Version: (using KDE KDE 3.3.2) Installed from: Gentoo Packages Compiler: gcc 3.4.3 OS: Linux http://www.zytrax.com/tech/web/browser_ids.htm If I leave the konqueror browser ID as default, then the navigation links on this page are misplaced. The top banner is also the wrong colour (should be a blue bar across the top of the page). The same occurs if I change the konqueror browser ID to mozilla. If I change the konqueror browser ID to IE6.0XP, then the page renders as it does in IE. If I view the site in mozilla or IE, everything looks correct. Note that the page has different colours in IE and mozilla - in IE the page is all white and the navlinks are blue. In mozilla, the page has a solid blue bar at the top and the navlinks are white.
The default Konqueror ID seems to make the page show its Mozilla format, which Konqueror is apparently misrendering. Either because of bugs, or because of unimplemented features -- remember that Gecko supports more CSS nifty things thank Konqueror. Konqueror renders the IE version of the site better than IE. So don't compare to it. Changing the identification changes the site, so it's no point doing that.
It would be nice then to find out exactly what in the Mozilla version is rendered wrong. Please save the Mozilla-version and simplify it to a test case.
The problem appears to be that Konqueror (and Safari) don't calculate the value of the 'right' property correctly for the absolutely positioned .l-b div element. Simplified testcase coming up shortly.
Created attachment 13286 [details] Testcase
Created attachment 13287 [details] Manually specified 'right' property This shows that specifying the 'right' property explicitly fixes the bug.

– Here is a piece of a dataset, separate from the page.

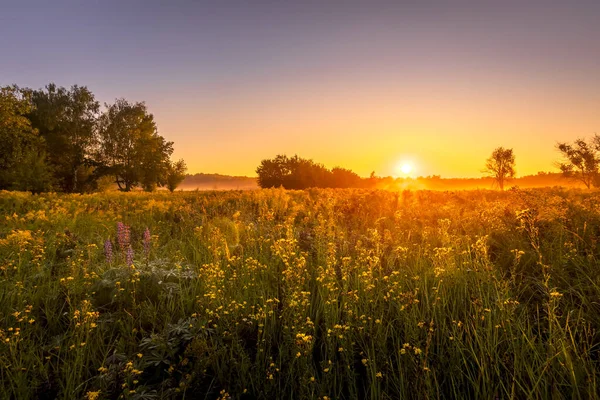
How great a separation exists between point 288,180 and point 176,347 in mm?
41259

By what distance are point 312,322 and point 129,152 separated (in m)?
47.4

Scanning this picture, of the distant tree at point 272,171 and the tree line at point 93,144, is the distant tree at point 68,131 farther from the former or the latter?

Opera renders this like Konqueror and Safari too, but amazingly, Netscape 4 gets it right! I've emailed the site owners so that they can work around the problem.
This is the relevant part of the CSS 2.1 specification: http://www.w3.org/TR/CSS21/visudet.html#abs-non-replaced-width
and as you can see by yourself there, we and Opera are doing it right, using shrink-to-fit as specified.